Strings and Characters

Strings in C are essentially arrays of characters (there is no string type as there is in C++). The ASCII character encoding scheme uses a single byte to represent each character, and strings consist of an array of single-byte characters terminated by the null character (a byte with the value 0), which marks the end of the string. The char data type is used to represent these single byte characters, and strings are represented in C as an array of type char. The following character array variable can be used to hold a string up to twenty characters in length:

char myString[21]

The string held in the character array myString may have up to twenty-one characters including the terminating null character ('\0'). The two character arrays shown below, for example, both have space for twenty-one characters, but the strings they represent have different lengths.

Character arrays

Character arrays


Character arrays

The null character (written as a backslash followed by a zero) indicates to the compiler that it has reached the end of the string. The character elements that follow the null character in the character array are ignored. A character array, like any other variable, can be initialised with a series of array elements, as shown in the following program statement:

char myString[21] = {'H', 'e', 'l', 'l', 'o', '\0'};

Strings that consist of character arrays can also be initialised using string literals, however, as shown below:

char myString[21] = "Hello";

Strings of characters enclosed between double quotation marks (") are known as string literals. String literals have a null character appended automatically after the last character. A string variable intended to hold a string literal of up to n characters should therefore be declared as having n+1 elements, to allow for the final null terminating character (note that a string literal may not be assigned to a character array using the assignment operator once it has been declared, although each character variable in the string may be individually assigned a value using its array subscript - a number in the range 0 to n).

To hold the string "Hello", we would require an array that could hold the 5 characters in the word "Hello", plus the terminating null character. The variable could be declared and initialised as follows:

char my_string[6];
strcpy( my_string, "Hello" );

Standard C string handling functions like the strcpy() function used in the above example can be used to manipulate strings consisting or arrays of type char. Declarations for most of the commonly used functions for working with strings can be found in the string.h header file.


Finding the length of a string

You can determine the length of a string using the strlen() function. The value returned is the number of characters in the string not including the terminating NULL character. When applied to a character array with space for 30 characters, that contains the string "Hello World", the value returned would be 11 (as opposed to 12 or 30).

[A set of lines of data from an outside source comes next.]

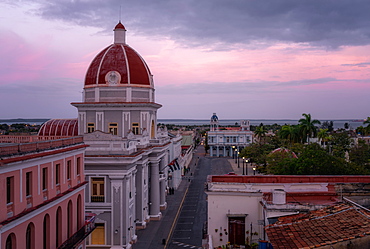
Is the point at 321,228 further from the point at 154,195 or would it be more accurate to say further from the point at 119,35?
the point at 119,35

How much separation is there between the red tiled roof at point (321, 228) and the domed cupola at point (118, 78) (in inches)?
1145

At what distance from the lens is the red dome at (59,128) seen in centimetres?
4174

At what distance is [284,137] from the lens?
7925cm

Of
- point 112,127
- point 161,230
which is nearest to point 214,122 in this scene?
point 112,127

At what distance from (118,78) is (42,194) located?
23.8 meters

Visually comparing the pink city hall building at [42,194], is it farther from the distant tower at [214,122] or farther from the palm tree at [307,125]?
the distant tower at [214,122]

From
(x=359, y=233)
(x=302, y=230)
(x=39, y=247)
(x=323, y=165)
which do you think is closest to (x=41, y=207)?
(x=39, y=247)

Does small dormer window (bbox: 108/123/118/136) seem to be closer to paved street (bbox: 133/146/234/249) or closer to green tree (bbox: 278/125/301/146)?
paved street (bbox: 133/146/234/249)

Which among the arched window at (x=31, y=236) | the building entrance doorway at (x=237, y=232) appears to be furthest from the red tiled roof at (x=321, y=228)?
the arched window at (x=31, y=236)

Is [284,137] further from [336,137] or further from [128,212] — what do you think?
[128,212]

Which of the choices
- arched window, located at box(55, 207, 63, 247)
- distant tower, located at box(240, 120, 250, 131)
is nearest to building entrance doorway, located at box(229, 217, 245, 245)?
arched window, located at box(55, 207, 63, 247)

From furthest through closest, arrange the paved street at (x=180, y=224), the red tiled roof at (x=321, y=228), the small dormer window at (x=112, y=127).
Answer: the small dormer window at (x=112, y=127)
the paved street at (x=180, y=224)
the red tiled roof at (x=321, y=228)

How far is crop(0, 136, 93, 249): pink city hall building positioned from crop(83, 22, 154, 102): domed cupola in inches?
674

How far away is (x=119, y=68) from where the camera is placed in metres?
41.7
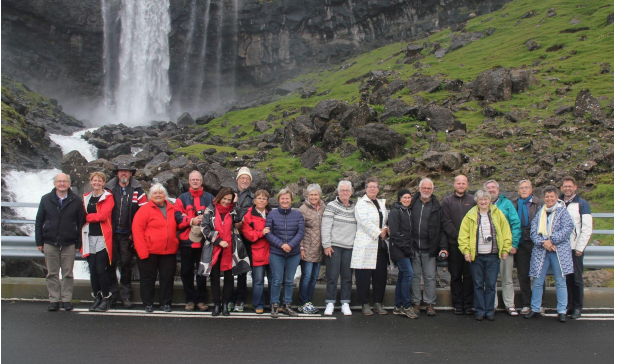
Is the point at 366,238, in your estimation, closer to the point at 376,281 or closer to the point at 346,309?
the point at 376,281

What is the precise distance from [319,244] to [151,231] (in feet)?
9.01

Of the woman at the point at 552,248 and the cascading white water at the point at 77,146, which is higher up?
A: the cascading white water at the point at 77,146

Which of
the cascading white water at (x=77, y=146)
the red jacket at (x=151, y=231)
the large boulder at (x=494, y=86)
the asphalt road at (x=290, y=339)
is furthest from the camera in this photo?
the cascading white water at (x=77, y=146)

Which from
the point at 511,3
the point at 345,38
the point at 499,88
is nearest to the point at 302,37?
the point at 345,38

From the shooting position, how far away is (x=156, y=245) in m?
7.52

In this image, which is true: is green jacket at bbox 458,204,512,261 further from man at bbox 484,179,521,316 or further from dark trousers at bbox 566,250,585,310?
dark trousers at bbox 566,250,585,310

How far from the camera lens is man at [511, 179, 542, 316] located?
25.4 feet

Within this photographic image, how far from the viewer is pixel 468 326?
23.2 feet

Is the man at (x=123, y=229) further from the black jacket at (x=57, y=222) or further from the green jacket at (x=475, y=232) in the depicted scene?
the green jacket at (x=475, y=232)

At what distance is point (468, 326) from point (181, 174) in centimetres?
1925

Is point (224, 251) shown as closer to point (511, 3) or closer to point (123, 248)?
point (123, 248)

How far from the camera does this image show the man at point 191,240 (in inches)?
301

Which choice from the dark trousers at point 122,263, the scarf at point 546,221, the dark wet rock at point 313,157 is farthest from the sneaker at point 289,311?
the dark wet rock at point 313,157

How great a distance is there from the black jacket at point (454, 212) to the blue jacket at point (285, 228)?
7.96 ft
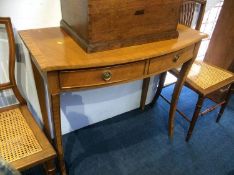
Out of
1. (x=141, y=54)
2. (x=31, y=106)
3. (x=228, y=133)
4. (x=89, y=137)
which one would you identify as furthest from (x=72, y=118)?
(x=228, y=133)

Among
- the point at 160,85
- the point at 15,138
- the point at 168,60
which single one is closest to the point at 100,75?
the point at 168,60

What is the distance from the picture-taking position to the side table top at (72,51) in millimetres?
859

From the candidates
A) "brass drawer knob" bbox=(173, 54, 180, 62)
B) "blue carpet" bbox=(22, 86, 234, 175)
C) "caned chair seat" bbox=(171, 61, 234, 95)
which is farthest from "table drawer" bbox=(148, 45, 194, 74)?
"blue carpet" bbox=(22, 86, 234, 175)

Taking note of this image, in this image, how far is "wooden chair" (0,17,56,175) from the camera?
0.92 metres

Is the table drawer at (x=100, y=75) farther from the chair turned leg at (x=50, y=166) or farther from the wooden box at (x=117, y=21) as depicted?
the chair turned leg at (x=50, y=166)

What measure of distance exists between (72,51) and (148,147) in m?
0.97

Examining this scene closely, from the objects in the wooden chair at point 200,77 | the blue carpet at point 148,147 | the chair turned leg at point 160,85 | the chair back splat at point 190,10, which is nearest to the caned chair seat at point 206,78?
the wooden chair at point 200,77

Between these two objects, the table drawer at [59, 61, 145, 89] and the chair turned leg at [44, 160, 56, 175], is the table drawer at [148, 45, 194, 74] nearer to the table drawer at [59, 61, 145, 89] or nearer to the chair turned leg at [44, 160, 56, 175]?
the table drawer at [59, 61, 145, 89]

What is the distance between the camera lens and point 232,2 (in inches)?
72.5

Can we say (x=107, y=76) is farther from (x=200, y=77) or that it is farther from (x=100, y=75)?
(x=200, y=77)

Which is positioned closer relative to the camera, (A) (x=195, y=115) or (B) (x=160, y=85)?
(A) (x=195, y=115)

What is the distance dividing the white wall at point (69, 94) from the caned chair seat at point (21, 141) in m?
0.24

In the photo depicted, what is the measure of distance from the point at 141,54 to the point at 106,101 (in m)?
0.77

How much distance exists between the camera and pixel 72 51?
95 centimetres
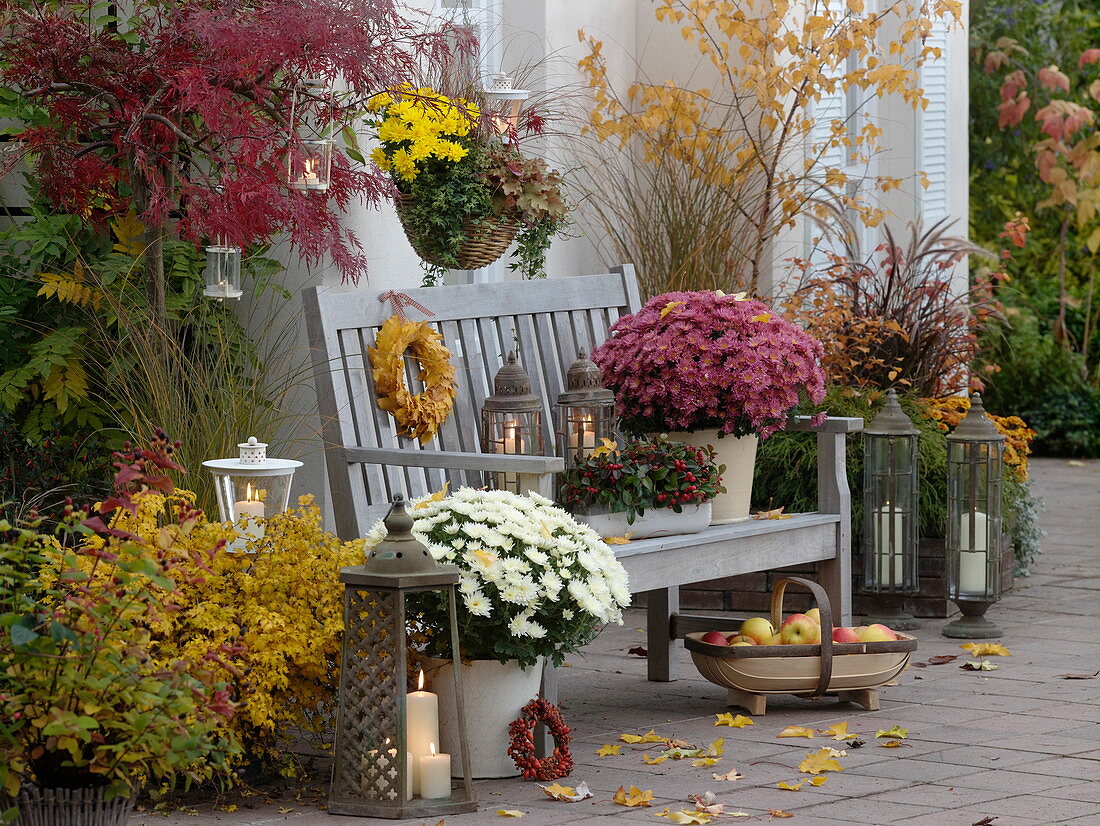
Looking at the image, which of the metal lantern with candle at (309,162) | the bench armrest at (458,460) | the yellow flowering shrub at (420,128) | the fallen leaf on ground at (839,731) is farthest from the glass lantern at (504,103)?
the fallen leaf on ground at (839,731)

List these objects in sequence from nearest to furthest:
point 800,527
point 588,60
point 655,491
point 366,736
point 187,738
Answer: point 187,738, point 366,736, point 655,491, point 800,527, point 588,60

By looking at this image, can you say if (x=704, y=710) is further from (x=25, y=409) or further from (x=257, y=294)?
(x=25, y=409)

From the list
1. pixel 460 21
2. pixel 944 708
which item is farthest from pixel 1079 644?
pixel 460 21

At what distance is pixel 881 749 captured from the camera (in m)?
4.10

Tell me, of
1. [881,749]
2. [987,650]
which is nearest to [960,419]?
[987,650]

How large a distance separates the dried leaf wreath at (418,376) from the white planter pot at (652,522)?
19.1 inches

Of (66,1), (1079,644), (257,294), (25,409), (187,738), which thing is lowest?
(1079,644)

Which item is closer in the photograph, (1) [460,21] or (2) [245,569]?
(2) [245,569]

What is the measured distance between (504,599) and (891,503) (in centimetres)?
236

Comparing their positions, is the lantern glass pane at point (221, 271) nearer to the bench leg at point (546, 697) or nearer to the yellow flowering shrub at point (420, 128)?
the yellow flowering shrub at point (420, 128)

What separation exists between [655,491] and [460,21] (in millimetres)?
2393

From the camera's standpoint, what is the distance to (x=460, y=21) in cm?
610

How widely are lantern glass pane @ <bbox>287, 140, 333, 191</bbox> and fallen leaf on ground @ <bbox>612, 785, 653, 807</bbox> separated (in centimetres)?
187

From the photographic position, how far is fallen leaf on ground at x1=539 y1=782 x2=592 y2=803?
12.0ft
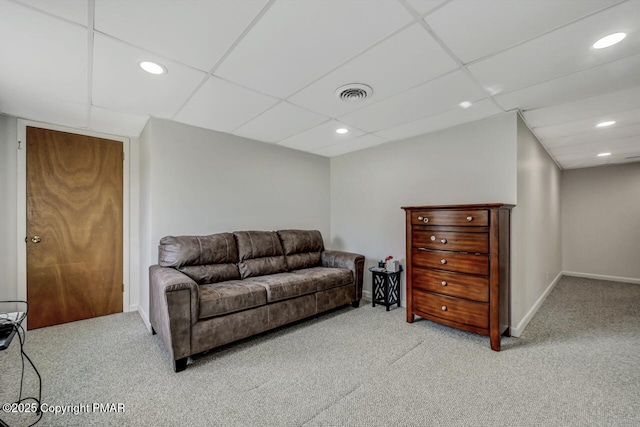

You could use strlen(), for example, to check the length of a postcode string, as shown in the following example:

char post_code[10];

gets (post_code);

if ((strlen(post_code) < 7) || (strlen(post_code) > 9))
  printf( "Post code is incorrect length\n" );
else
  printf( "Post code is correct length" );

You could also check see whether or not data has actually been entered at all by checking to see if the length of the string is greater than 0. Alternatively, you could check whether the first character in the array is NULL. Both methods are illustrated in the following example:

char str[10];

gets (str);

if ( strlen(str) == 0 )
  printf( "Nothing entered\n" );
else
  printf( "Something entered" );

/* or */

if ( str[0] == '\0' )
  printf( "Nothing entered\n" );
else
  printf( "Something entered" );


Comparing two strings

You can compare two strings using the strcmp() function. The strcmp() function takes two arguments - the strings to be compared, separated by a comma. The comparison is alphanumerical, with letters having a greater value than numbers. For example, A comes after 9, but 0 comes before 9, and Z comes after A.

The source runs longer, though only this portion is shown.